Please get therapy. Lori Vann is a good counselor in this field. You are not to suck it up. It only makes it worse. Praying for you
Thanks, I just had surgery about6weeks ago and I haven’t seen my counselor in weeks. It’s lonely being stuck by yourself with all those thouthoughts that take up residence in my head. I’m always hiding from every thing.Yesterday was awful and now they know my secret. It’s just exhausting sometimes and I know I need help, it’s just so hard to find those people who will listen.
Shelly Gloyna is a great counselor in her office and she is a great listener.

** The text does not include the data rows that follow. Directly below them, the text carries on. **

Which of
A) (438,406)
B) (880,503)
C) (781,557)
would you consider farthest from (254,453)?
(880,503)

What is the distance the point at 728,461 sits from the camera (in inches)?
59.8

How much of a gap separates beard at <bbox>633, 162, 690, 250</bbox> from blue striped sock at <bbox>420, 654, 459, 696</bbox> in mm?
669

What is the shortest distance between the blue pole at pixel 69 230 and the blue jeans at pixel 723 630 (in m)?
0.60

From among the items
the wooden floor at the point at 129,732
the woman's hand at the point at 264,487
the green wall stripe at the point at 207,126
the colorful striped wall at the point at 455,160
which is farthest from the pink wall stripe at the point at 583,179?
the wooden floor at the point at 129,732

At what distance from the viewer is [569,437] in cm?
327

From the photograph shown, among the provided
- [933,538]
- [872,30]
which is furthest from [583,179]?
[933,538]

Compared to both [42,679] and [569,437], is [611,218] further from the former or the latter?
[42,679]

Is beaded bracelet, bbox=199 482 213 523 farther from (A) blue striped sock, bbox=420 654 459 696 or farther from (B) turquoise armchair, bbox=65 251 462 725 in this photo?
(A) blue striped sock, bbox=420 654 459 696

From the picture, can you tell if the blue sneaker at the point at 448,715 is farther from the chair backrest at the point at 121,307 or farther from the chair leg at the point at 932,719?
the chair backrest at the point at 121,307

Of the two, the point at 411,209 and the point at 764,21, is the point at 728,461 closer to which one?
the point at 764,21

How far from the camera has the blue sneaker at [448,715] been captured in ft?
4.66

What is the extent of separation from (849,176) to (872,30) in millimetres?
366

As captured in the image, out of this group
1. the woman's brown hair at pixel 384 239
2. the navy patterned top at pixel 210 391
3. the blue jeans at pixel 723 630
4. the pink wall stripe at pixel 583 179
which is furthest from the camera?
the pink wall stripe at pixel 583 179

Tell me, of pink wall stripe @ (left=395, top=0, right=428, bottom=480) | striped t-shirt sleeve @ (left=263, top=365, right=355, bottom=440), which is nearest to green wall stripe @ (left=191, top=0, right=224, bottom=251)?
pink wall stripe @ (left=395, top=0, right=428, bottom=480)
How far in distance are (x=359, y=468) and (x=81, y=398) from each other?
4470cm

Also has a soothing voice to help. Please call and schedule an appt. That way you can go as soon as you are healed and ready to go. You have already taken your first step. Congrats. Invite someone over to stay with you. Are you in church? or a club of some kind where you have connected with someone.
Thank you. I will look for her. My counselor hasn’t been very communicative and now I’m not sure she will keep seeing me. It’s so hard to find a counselor I can connect with. I feel like such a failure with this most recent relapse and knowing most of my so called friends are ready to jump ship doesn’t help either. My husband looks at my s.i. and looks like he’s going to lose it. The ranks are thinning and family isn’t an option either, because we don’t speak hardly. I will try that name. I know I need help and support but right now both seems so unattainable. They all act like I’ve done something to them instead of myself.